• Task instructions: Put each line of the records into a JSON list of strings, one string per line, with blank lines dropped. Leave out the pictures.

• Extracted material:
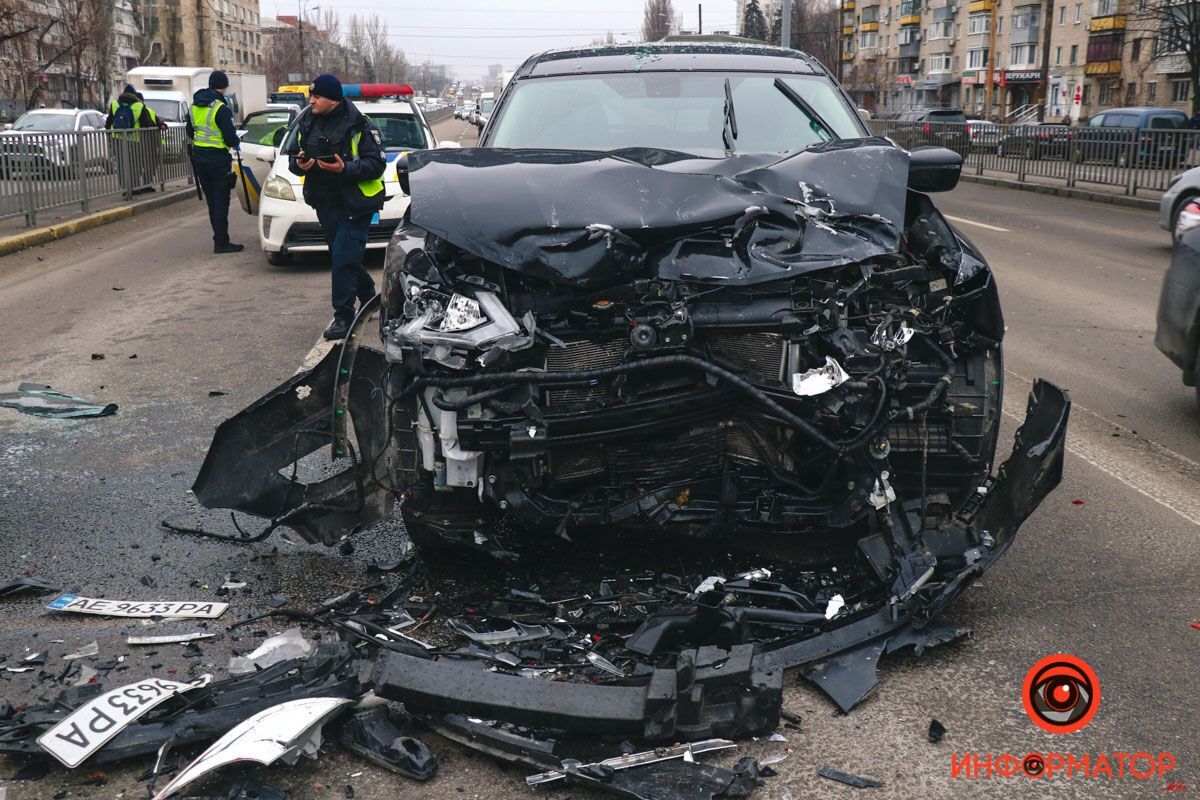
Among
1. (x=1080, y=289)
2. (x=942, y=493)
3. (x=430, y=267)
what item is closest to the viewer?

• The response:
[
  "Among",
  "1. (x=1080, y=289)",
  "2. (x=942, y=493)",
  "3. (x=430, y=267)",
  "what item is closest to the viewer?"
]